Furthermore, keep in mind that this code is going to be running under duress. It's the unhappy case, right? If the remote service was down, well, then something nasty is probably wrong. Maybe it's affecting you too. This code could easily have negative side-effects that make recovery from this situation more difficult, such as filling up the local disk with messages and making all subsequent disk writes fail, etc. During an outage, this can make it much more difficult for the people diagnosing the problem to figure out what's wrong. They may start by assuming the problem is that the disk on your client machine is full and waste precious time that should be spent focusing on the server.
Lastly, let's call into question a really basic assumption that underlay the design: writing to disk is too slow, so we don't normally want to do it. Problem is, if it was too slow in the happy case, guess what, it's going to be too slow in the unhappy case. This kind of software engineering logical fallacy comes up a lot. I remember one project on my team had the fallback plan (when the in-memory cache was broken) of hitting the backend relational database directly. We even deployed production code that did this. Sure enough, the first serious failure took down the database (which happened to have other highly important stuff on it, unfortunately). Didn't do us any good. We could have avoided the whole problem if we'd just asked ourselves, if it's too slow to access the database, why would it be ok to access it when things start going wrong?

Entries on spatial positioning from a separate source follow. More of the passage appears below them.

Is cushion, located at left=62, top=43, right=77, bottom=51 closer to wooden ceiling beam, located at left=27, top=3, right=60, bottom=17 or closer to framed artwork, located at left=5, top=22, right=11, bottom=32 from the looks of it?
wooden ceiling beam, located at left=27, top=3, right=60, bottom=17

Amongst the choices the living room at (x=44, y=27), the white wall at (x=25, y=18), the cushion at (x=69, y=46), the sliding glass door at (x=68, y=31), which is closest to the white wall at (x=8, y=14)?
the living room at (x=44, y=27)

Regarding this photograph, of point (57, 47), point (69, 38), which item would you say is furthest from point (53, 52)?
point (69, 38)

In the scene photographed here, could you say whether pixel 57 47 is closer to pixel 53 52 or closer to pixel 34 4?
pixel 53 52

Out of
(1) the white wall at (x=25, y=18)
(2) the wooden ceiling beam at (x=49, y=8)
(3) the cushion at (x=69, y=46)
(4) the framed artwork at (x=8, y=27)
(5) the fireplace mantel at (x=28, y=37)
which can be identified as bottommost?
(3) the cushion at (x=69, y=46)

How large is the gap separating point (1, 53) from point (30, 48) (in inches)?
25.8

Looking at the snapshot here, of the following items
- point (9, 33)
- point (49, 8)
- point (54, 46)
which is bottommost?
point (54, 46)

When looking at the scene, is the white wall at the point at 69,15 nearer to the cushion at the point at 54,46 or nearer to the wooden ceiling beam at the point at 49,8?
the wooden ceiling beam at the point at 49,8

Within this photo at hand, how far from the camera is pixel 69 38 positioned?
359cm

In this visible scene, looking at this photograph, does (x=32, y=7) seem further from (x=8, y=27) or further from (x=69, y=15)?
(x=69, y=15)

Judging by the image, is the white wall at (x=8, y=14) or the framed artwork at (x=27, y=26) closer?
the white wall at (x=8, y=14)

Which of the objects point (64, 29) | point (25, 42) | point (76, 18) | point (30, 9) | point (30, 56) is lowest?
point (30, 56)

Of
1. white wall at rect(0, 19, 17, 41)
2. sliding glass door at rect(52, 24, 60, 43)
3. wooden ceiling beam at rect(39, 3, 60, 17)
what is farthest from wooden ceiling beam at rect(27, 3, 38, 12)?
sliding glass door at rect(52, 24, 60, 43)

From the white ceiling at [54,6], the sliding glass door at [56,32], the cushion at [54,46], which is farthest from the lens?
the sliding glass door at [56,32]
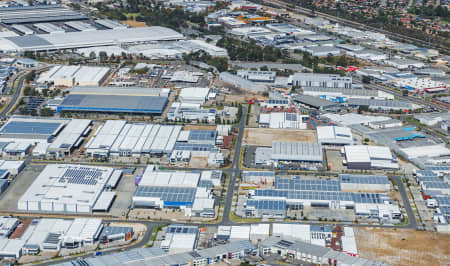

So what woiuld be the right thing to do in the writing-to-disk case? Pretty simple (ignoring the other issues with the design, of course). Always write to disk, then try to send the message. Yep, it is slower, on average. But if you can't afford the slowness now, why will you ever be able to afford it?
Let's now summarize all the problems with modes:
There are more cases to test, some of which can be hard because some service you talk to has to be down (or appear to be) in order to test.
The unhappy mode will be afflicted by code rot.
There's a logical fallacy that the undesirable mode is somehow "okay" when things are wrong; more likely it's the worst thing you could do.
If you've been a follower of Armando Fox's research into recovery-oriented computing, this may seem familiar. For example, check out his teams' research paper that describes a relatively mode-free service, Session State: Beyond Soft State.